Merkel verspricht rasche Regierungsbildung
Die Politiker hätten den Auftrag, sich um die Herausforderungen der Zukunft zu kümmern und die Bedürfnisse aller Bürger im Auge zu haben, sagte Merkel in der Rede, die am Sonntag ausgestrahlt werden soll. "Diesem Auftrag fühle ich mich verpflichtet - auch und gerade bei der Arbeit daran, für Deutschland im neuen Jahr zügig eine stabile Regierung zu bilden."
Die seit Monaten nur noch geschäftsführende Kanzlerin hatte sich über Weihnachten ein paar Tage zurückgezogen. Kurz vor dem Jahreswechsel kehrte sie nach Berlin zurück, um ihre traditionelle Ansprache aufzuzeichnen.
Es ist bereits Merkels 13. Rede zum Jahresende - aber ihre erste ohne richtige Regierung. Seit 1970 spricht der Bundeskanzler zum Neujahrstag, der Bundespräsident zu Weihnachten. Von 1949 bis 1969 war es umgekehrt.
Mehr Zusammenhalt
Merkels letzte Neujahrsansprache stand unter dem Eindruck der Terroranschläge von Würzburg, Ansbach und Berlin im Jahr 2016. Nach einem Jahr heftiger politischer Streitigkeiten, nach dem Einzug der AfD in den Bundestag und der monatelangen Hängepartie bei der Regierungsbildung rief die Kanzlerin dieses Jahr zu mehr Zusammenhalt und Respekt in der Gesellschaft auf.
"Dass wir uns wieder stärker bewusst werden, was uns im Innersten zusammenhält, dass wir wieder deutlicher das Gemeinsame in den Vordergrund stellen, dass wir uns bemühen, wieder mehr Achtung vor dem anderen zu haben, und zwar Achtung im umfassenden Sinne - aufmerksam sein, wirklich zuhören, Verständnis aufbringen -, das sind meine Wünsche für das neue Jahr."
Viele machten sich Sorgen über den Zusammenhalt in Deutschland. "Schon lange gab es darüber nicht mehr so unterschiedliche Meinungen. Manche sprechen gar von einem Riss, der durch unsere Gesellschaft geht." Erfolg und Zuversicht seien ebenso Realitäten in Deutschland wie Ängste und Zweifel. "Für mich ist beides Ansporn", sagte Merkel.
Nun müssten die Voraussetzungen geschaffen werden, dass es Deutschland auch in zehn, fünfzehn Jahren gut gehe.
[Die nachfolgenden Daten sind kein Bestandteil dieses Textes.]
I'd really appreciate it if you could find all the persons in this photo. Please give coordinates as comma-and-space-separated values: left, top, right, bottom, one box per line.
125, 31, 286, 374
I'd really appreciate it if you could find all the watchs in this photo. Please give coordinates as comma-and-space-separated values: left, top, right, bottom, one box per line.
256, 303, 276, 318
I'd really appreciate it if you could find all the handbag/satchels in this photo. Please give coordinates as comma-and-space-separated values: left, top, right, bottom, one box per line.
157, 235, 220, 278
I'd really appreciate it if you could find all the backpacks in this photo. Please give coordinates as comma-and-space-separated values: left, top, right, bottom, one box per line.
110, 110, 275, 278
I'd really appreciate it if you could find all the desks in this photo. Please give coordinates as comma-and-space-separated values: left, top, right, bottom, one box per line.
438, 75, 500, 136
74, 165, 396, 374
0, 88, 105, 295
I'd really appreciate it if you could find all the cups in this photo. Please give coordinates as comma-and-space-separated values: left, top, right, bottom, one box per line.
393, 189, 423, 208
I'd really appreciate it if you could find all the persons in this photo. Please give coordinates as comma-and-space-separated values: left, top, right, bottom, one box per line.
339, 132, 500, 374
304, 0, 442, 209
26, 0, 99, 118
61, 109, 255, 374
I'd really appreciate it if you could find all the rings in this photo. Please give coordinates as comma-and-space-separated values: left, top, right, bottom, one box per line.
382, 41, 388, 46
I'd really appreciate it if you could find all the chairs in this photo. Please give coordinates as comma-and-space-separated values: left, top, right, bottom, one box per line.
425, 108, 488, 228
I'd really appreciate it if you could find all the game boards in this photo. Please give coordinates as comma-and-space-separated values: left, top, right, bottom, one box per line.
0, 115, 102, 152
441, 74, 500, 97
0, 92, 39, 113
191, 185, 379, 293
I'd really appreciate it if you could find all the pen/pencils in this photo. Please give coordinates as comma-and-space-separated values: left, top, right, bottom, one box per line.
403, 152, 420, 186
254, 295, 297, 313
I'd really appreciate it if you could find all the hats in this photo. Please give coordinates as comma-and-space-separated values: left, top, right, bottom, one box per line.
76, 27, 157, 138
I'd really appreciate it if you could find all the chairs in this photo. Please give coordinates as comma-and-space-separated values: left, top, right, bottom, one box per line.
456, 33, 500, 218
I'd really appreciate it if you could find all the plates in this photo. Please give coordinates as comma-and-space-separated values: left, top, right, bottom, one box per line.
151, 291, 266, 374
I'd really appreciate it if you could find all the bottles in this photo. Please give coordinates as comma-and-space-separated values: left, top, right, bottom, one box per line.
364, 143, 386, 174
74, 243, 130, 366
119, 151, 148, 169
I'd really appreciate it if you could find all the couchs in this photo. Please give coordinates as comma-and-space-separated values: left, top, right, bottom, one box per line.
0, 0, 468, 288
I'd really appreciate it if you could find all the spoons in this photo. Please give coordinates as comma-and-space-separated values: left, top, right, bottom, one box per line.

Merkel nannte die Sicherung von Arbeitsplätzen, die Schaffung neuer Jobs und die Digitalisierung, aber auch die finanzielle Entlastung von Familien, gute Pflege und die Schaffung gleichwertiger Lebensverhältnisse in Stadt und Land.
"Und wir werden noch mehr in einen starken Staat investieren müssen, der die Regeln unseres Zusammenlebens verteidigt und für Ihre Sicherheit - für unser aller Sicherheit - sorgt."
Europäische Werte vertreten
Um Zusammenhalt gehe es auch in Europa. Die Europäer müssten ihre "Werte solidarisch und selbstbewusst nach innen wie nach aussen vertreten", sagte Merkel. "Deutschland und Frankreich wollen gemeinsam dafür arbeiten, dass das gelingt, und so dazu beitragen, Europa für die Zukunft fit zu machen."
Die Auflistung klingt ein wenig wie ein Wahlprogramm - auch mit Blick auf die anstehenden Sondierungen von Union und SPD, die am 7. Januar beginnen sollen. Mögliche Ergebnisse sind eine grosse Koalition oder einer Minderheitsregierung unter Merkel.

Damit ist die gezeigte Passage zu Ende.